YiranJing / Coronavirus-Epidemic-COVID-19

👩🏻‍⚕️Covid-19 estimation and forecast using statistical model; 新型冠状病毒肺炎统计模型预测 (Jan 2020)
243 stars 69 forks source link

dataset format and coding improve #2

Closed YiranJing closed 4 years ago

YiranJing commented 4 years ago

Hi @chrisyifanjin,

Can you please do something further for data process ?

1. can you please add more information and as the same format with:

https://github.com/pdtyreus/coronavirus-ds/blob/master/data/snapshot_jan25_12pm.csv (please use English column name only, which is easier for non-Chinese looking)

2. define a python function for data processing, for example

def data_cleaning(folder_path):
     """
    Combine data from multiple files within the given folder, and resture them
     """
     all_filenames=[i for i in glob.glob('*.{}'.format(extension))]
     combined_csv=pd.concat([pd.read_csv(f) for f in all_filenames],ignore_index=True)
     cleaned_data = 
     ......
     return cleaned_data 

folder_path = '../data/China'
cleaned_data  = data_cleaning(folder_path)

Another example

def preprocess_data(df: pandas.core.frame.DataFrame) -> pandas.core.frame.DataFrame:
    """
Apply data processing. 
        1)  Rename columns name
        2)  Columns type cast
    """    
   # 1)  Rename column
    df = df.withColumnRenamed("POS Margin on Net Sales", "Margin")

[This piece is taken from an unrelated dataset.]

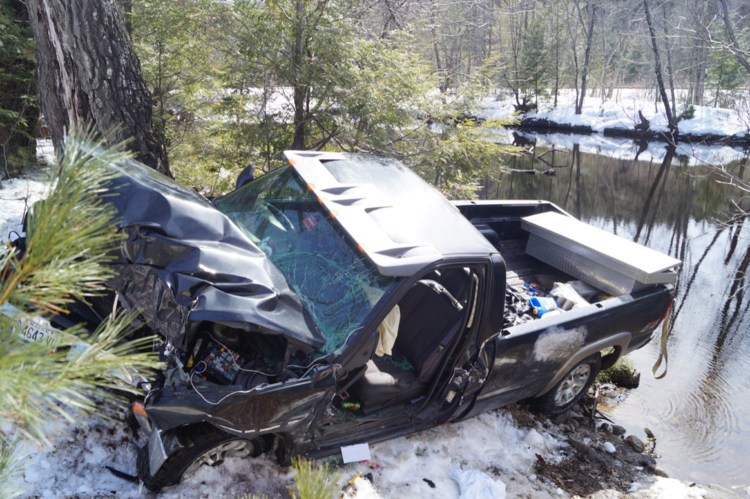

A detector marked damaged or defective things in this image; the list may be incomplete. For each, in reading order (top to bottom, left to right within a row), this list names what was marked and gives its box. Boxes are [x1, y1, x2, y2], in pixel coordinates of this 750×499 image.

crumpled hood [103, 160, 324, 352]
shattered windshield [214, 167, 396, 352]
wrecked pickup truck [72, 150, 680, 490]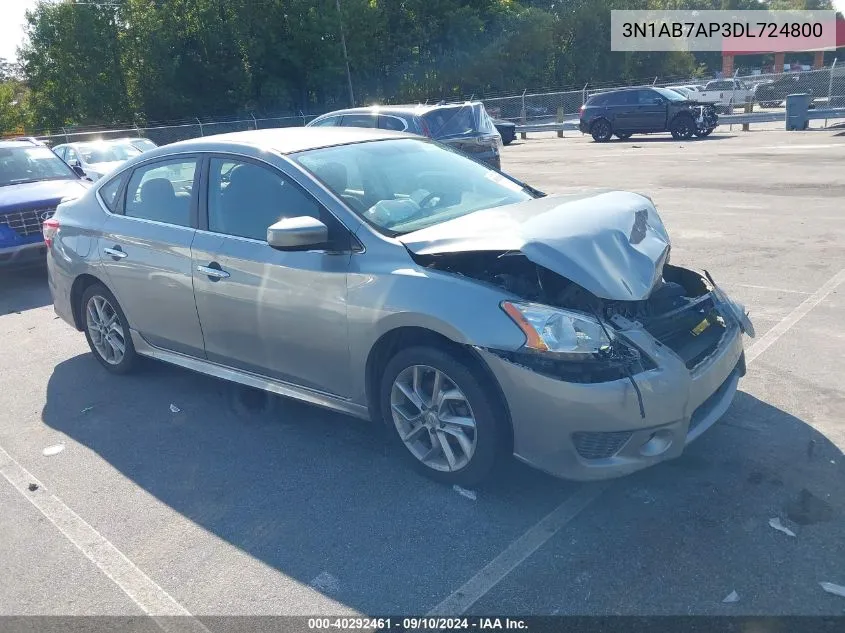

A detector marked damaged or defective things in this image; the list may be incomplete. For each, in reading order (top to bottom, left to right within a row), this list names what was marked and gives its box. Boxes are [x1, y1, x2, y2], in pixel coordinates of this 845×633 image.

   # 2)  Conver the `df` columns to `FloatType()`
    columns = ['NetSales', 'QtySold', 'Margin', 'StockQty']
    df = convertColumn(df, columns, FloatType())
    # Convert Date column to timestamp 
    df = df.withColumn("Date", to_timestamp(df.Date, "yyyyMMdd"))

    return df

3. Please use relative path instead of absolute path for the file, then we can run your code without change the file path:

i.e. instead of

combined_data=combined_csv.to_csv('/Users/jinyifan/Desktop/Coronavirus-Epidemic-2019-nCov/Data_processing/Data_pro_China.csv',header=True, index=False)

## relative path
combined_data=combined_csv.to_csv('../Data/Conbined_data/China/Data_pro_China.csv',header=True, index=False)
  1. (optional )You can combine Combined_data_China.ipynb and Combined_data_International.ipynb into one notebook only. because they use quite similar code, (can refer to the same function), just define different path!